╭─ Input records
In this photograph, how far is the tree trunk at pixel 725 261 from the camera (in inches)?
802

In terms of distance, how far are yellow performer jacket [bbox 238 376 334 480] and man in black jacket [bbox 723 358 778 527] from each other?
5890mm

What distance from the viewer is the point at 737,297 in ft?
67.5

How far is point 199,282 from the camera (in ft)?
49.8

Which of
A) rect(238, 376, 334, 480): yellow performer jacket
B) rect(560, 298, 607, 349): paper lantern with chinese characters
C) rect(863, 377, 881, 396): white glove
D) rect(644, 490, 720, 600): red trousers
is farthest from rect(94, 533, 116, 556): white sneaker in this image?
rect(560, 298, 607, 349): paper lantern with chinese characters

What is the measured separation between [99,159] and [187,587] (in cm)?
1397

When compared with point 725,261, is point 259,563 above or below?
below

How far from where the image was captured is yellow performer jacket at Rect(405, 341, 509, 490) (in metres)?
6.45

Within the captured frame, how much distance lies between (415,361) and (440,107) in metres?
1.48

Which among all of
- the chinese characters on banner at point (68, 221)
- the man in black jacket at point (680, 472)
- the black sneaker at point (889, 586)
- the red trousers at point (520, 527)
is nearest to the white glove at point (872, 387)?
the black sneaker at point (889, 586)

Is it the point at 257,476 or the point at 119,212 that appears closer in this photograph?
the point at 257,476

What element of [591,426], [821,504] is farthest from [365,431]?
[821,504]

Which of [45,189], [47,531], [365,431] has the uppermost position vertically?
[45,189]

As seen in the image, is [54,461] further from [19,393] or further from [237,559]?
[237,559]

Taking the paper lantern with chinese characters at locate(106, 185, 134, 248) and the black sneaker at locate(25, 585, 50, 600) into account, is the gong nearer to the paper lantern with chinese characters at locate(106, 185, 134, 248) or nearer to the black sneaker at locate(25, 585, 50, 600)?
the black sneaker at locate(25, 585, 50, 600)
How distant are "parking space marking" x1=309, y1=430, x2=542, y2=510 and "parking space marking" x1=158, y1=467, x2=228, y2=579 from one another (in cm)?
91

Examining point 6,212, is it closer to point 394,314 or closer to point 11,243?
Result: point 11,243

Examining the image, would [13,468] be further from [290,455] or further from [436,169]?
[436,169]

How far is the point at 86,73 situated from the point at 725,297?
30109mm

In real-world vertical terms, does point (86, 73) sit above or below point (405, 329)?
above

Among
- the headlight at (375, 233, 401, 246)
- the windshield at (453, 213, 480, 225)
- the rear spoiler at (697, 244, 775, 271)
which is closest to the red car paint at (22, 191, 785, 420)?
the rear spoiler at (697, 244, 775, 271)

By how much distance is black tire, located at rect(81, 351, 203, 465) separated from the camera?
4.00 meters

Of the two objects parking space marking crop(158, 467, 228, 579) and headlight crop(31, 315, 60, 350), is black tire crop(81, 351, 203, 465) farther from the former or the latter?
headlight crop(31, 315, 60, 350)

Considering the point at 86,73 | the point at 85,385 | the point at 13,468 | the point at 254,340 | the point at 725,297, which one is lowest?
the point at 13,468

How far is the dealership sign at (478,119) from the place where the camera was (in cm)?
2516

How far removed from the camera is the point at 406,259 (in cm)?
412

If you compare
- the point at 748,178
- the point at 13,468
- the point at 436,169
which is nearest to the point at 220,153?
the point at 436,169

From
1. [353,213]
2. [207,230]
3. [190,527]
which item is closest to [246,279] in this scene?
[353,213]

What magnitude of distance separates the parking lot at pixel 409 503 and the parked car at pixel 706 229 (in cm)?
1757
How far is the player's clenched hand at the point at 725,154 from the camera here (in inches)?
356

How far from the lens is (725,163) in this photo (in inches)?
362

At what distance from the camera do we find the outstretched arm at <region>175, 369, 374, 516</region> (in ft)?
╰─
# Task
Send back each record exactly as it stands.

# Result of this task
In this photograph, how far is the tree trunk at pixel 725 261 from the camera (in inches)?
802

In terms of distance, how far are yellow performer jacket [bbox 238 376 334 480] and man in black jacket [bbox 723 358 778 527] from each other?
5890mm

What distance from the viewer is the point at 737,297 in ft?
67.5

How far is point 199,282 from the camera (in ft)?
49.8

Which of
A) rect(238, 376, 334, 480): yellow performer jacket
B) rect(560, 298, 607, 349): paper lantern with chinese characters
C) rect(863, 377, 881, 396): white glove
D) rect(644, 490, 720, 600): red trousers
is farthest from rect(94, 533, 116, 556): white sneaker in this image?
rect(560, 298, 607, 349): paper lantern with chinese characters

What is the measured separation between [99,159] and [187,587] (in cm)?
1397

When compared with point 725,261, is point 259,563 above or below?
below

How far from where the image was captured is yellow performer jacket at Rect(405, 341, 509, 490) (in metres)?
6.45

Within the captured frame, how much distance lies between (415,361) and (440,107) in metres?
1.48

Which among all of
- the chinese characters on banner at point (68, 221)
- the man in black jacket at point (680, 472)
- the black sneaker at point (889, 586)
- the red trousers at point (520, 527)
is nearest to the white glove at point (872, 387)?
the black sneaker at point (889, 586)

Is it the point at 257,476 or the point at 119,212 that appears closer in this photograph?
the point at 257,476

What element of [591,426], [821,504] is farthest from [365,431]?
[821,504]

Which of [45,189], [47,531], [365,431] has the uppermost position vertically?
[45,189]

As seen in the image, is [54,461] further from [19,393] or further from [237,559]?
[237,559]

Taking the paper lantern with chinese characters at locate(106, 185, 134, 248) and the black sneaker at locate(25, 585, 50, 600) into account, is the gong nearer to the paper lantern with chinese characters at locate(106, 185, 134, 248) or nearer to the black sneaker at locate(25, 585, 50, 600)?
the black sneaker at locate(25, 585, 50, 600)
How distant are "parking space marking" x1=309, y1=430, x2=542, y2=510 and "parking space marking" x1=158, y1=467, x2=228, y2=579 from one another (in cm)?
91

Examining point 6,212, is it closer to point 394,314 or closer to point 11,243?
Result: point 11,243

Examining the image, would [13,468] be further from [290,455] or further from [436,169]?
[436,169]

How far is the point at 86,73 situated from the point at 725,297?
30109mm

In real-world vertical terms, does point (86, 73) sit above or below point (405, 329)?
above

Among
- the headlight at (375, 233, 401, 246)
- the windshield at (453, 213, 480, 225)
- the rear spoiler at (697, 244, 775, 271)
which is closest to the red car paint at (22, 191, 785, 420)?
the rear spoiler at (697, 244, 775, 271)

By how much distance is black tire, located at rect(81, 351, 203, 465) separated from the camera?
4.00 meters

Of the two objects parking space marking crop(158, 467, 228, 579) and headlight crop(31, 315, 60, 350), is black tire crop(81, 351, 203, 465) farther from the former or the latter?
headlight crop(31, 315, 60, 350)

Considering the point at 86,73 | the point at 85,385 | the point at 13,468 | the point at 254,340 | the point at 725,297, which one is lowest?
the point at 13,468

How far is the dealership sign at (478,119) from the place where the camera was (in cm)?
2516

How far removed from the camera is the point at 406,259 (in cm)?
412

If you compare
- the point at 748,178
- the point at 13,468
- the point at 436,169
which is nearest to the point at 220,153?
the point at 436,169

From
1. [353,213]
2. [207,230]
3. [190,527]
which item is closest to [246,279] in this scene?
[353,213]

What magnitude of distance separates the parking lot at pixel 409 503 and the parked car at pixel 706 229 (in cm)?
1757
How far is the player's clenched hand at the point at 725,154 from the camera here (in inches)?
356

How far from the lens is (725,163) in this photo (in inches)?
362

At what distance from the camera do we find the outstretched arm at <region>175, 369, 374, 516</region> (in ft)?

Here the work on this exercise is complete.